To use the USB-keyboard I had FreeBSD to disable the atkbd, because the password can only be entered with the first activated keyboard.
To do this I set hint.atkbd.0.disabled="1" in /boot/device.hints or set it in the loader prompt.

It works now!


----------



## graudeejs (Jan 9, 2009)

plz post kernel config, /etc/make.conf, device.hints and rc.conf


----------



## snurgel (Jan 9, 2009)

I think I will just leave it and buy an usb-keyboard and do it this way. My configuration is in no way special, but here it is..

kernel is GENERIC
make.conf:
WITHOUT_IP6=​
rc.conf
hostname="xxxxxxx"
geli_autodetach="YES"
sshd_enable="YES"
ifconfig_vr0="inet 192.168.0.5  netmask 255.255.255.0"
defaultrouter="192.168.0.1"​
device.hints
... (GENERIC)
# deactivate atkbd to enable usb keyboard
hint.atkbd.0.disabled="1"​
in rc.shutdown I added
/sbin/geli detach -l mirror/gm0​to detach on last write, otherwise gmirror would rebuild one of the disks every reboot


----------



## honk (Jan 9, 2009)

[Data listing]
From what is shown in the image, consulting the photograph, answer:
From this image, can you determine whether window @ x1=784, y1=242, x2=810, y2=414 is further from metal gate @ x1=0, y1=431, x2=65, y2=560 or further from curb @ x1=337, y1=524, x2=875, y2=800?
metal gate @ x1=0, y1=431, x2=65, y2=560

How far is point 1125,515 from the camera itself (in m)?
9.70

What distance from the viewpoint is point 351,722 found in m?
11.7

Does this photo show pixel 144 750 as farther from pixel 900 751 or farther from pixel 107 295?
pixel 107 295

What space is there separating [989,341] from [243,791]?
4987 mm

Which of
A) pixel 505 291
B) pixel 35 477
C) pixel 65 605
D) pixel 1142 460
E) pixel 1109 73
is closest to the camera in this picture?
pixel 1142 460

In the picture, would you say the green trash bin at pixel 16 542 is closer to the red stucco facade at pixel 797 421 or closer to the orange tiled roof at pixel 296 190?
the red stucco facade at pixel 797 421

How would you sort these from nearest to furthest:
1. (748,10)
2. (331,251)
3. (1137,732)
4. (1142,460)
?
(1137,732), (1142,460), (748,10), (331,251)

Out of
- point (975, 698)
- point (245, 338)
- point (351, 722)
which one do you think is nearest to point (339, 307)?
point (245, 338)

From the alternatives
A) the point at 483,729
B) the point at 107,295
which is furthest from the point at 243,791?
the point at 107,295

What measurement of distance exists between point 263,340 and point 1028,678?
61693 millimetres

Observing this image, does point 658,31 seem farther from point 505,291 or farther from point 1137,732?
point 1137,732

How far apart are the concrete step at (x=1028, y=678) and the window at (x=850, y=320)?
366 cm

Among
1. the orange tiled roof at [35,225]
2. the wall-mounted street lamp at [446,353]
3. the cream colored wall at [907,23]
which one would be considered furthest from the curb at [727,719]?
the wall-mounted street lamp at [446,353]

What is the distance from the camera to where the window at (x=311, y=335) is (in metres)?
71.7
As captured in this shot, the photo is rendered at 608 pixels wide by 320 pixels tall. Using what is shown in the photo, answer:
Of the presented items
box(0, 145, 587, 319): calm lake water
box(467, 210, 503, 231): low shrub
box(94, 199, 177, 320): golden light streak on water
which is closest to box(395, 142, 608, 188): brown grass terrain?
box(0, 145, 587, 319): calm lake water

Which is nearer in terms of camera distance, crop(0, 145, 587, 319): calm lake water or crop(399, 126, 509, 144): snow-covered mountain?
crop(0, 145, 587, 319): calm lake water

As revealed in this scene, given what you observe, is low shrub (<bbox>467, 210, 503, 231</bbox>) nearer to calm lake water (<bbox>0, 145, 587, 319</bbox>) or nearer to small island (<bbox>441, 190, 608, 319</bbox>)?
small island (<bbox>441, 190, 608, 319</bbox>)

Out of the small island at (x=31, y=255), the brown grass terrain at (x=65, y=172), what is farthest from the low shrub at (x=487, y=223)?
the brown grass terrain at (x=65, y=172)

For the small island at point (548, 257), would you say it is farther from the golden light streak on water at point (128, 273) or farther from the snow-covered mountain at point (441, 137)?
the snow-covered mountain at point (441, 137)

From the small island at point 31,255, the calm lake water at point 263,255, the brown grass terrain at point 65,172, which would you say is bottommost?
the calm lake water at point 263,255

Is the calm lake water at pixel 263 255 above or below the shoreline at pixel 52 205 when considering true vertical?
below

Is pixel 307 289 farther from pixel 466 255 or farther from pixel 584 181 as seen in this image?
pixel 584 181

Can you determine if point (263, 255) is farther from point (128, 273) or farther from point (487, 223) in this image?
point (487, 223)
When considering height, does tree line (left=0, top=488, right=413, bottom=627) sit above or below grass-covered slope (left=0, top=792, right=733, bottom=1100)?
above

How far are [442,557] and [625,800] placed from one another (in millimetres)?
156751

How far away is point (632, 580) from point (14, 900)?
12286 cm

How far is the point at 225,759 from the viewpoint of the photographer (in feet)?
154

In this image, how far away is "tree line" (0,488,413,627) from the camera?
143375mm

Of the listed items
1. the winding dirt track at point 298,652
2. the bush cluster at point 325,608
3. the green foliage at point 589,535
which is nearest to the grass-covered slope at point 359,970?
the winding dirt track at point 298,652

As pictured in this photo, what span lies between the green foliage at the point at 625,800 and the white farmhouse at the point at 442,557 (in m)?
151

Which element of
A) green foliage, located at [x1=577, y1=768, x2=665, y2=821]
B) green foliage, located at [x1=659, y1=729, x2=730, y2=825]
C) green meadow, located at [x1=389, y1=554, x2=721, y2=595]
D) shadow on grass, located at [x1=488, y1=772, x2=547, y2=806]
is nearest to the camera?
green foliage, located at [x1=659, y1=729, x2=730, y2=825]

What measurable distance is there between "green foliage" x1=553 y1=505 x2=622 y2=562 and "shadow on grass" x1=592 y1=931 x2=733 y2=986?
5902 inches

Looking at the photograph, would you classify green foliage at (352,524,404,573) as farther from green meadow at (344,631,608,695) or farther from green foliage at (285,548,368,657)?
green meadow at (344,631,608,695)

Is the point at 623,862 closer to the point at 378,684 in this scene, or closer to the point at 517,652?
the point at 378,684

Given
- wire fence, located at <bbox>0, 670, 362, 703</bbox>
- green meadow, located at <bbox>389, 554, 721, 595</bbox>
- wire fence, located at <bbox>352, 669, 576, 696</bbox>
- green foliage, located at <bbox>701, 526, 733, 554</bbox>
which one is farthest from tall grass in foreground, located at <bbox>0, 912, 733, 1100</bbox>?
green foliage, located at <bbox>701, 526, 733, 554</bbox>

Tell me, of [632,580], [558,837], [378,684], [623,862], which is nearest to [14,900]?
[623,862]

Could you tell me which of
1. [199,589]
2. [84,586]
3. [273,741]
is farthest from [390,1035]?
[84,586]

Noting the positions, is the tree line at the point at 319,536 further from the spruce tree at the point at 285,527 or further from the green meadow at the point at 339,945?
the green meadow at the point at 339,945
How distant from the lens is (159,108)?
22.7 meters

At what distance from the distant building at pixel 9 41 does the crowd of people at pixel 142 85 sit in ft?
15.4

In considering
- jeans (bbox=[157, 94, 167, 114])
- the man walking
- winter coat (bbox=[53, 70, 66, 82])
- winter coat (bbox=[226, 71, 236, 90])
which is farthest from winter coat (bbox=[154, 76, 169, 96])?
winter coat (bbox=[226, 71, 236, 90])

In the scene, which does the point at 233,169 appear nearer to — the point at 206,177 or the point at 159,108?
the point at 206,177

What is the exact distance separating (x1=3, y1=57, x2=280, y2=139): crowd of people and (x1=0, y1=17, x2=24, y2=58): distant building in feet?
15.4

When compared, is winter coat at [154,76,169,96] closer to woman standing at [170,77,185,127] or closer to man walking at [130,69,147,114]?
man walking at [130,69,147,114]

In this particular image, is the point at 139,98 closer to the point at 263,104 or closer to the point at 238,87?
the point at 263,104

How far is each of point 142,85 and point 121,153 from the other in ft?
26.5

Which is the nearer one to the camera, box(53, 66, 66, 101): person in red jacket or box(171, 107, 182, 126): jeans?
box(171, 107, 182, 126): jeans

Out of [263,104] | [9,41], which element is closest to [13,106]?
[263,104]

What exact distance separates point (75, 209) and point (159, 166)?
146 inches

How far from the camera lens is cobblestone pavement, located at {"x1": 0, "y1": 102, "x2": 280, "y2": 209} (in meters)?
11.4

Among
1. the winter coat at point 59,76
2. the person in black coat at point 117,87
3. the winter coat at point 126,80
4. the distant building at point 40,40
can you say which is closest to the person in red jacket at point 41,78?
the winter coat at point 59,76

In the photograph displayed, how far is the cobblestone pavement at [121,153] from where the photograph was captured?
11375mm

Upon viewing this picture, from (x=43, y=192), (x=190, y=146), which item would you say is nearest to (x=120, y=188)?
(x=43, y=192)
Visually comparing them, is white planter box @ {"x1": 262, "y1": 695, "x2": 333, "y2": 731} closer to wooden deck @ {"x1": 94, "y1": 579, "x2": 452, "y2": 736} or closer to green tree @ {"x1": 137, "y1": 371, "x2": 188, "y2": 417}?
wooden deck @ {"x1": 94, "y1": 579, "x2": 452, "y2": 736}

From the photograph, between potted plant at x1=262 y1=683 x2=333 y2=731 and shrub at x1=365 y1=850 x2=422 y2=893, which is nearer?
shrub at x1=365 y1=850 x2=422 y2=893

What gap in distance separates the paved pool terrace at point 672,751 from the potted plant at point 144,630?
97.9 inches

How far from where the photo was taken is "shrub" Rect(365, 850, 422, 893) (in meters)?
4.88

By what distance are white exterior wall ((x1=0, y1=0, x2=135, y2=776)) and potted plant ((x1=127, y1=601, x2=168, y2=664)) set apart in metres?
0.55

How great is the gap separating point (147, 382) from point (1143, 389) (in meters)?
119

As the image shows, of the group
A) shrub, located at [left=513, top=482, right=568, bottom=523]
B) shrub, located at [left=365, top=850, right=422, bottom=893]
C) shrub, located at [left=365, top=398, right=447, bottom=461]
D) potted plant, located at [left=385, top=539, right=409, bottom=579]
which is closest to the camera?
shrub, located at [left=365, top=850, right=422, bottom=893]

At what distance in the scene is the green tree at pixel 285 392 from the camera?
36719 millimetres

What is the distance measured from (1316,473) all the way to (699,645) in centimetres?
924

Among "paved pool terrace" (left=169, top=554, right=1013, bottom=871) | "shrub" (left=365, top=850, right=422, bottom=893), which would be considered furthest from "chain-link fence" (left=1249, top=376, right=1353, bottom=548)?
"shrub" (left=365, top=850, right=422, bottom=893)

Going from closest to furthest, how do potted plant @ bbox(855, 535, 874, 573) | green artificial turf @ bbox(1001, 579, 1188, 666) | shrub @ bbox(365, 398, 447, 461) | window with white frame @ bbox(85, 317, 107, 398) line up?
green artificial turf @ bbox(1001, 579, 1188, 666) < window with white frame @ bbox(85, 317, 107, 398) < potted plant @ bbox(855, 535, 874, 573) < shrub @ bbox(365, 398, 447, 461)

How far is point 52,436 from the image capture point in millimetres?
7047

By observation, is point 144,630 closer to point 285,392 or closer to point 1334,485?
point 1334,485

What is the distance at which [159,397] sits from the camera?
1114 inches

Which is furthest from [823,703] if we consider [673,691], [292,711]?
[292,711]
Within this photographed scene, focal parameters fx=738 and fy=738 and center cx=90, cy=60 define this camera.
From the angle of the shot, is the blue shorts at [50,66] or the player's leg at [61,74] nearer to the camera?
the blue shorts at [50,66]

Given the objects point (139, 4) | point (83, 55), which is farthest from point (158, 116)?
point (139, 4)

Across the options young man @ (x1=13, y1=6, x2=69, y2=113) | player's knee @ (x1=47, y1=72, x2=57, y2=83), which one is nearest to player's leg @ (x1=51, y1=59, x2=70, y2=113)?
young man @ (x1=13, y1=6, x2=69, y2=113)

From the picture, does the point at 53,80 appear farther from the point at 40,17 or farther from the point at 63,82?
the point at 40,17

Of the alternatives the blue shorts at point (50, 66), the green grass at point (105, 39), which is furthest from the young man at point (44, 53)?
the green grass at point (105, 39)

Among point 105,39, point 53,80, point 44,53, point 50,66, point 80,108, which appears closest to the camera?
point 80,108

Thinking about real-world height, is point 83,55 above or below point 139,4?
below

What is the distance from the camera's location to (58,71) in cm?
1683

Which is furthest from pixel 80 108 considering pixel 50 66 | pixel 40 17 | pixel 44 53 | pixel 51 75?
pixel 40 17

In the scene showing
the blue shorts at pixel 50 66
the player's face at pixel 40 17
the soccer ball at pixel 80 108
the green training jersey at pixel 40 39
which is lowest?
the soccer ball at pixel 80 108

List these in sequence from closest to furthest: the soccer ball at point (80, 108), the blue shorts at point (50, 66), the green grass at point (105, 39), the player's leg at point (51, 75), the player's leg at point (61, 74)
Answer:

Set exercise – Copy the forum thread from the words "To use the USB-keyboard" through "graudeejs (Jan 9, 2009)", substituting "boot prompt" for "loader prompt". The data is not needed here.

Written solution –
To use the USB-keyboard I had FreeBSD to disable the atkbd, because the password can only be entered with the first activated keyboard.
To do this I set hint.atkbd.0.disabled="1" in /boot/device.hints or set it in the boot prompt.

It works now!


----------



## graudeejs (Jan 9, 2009)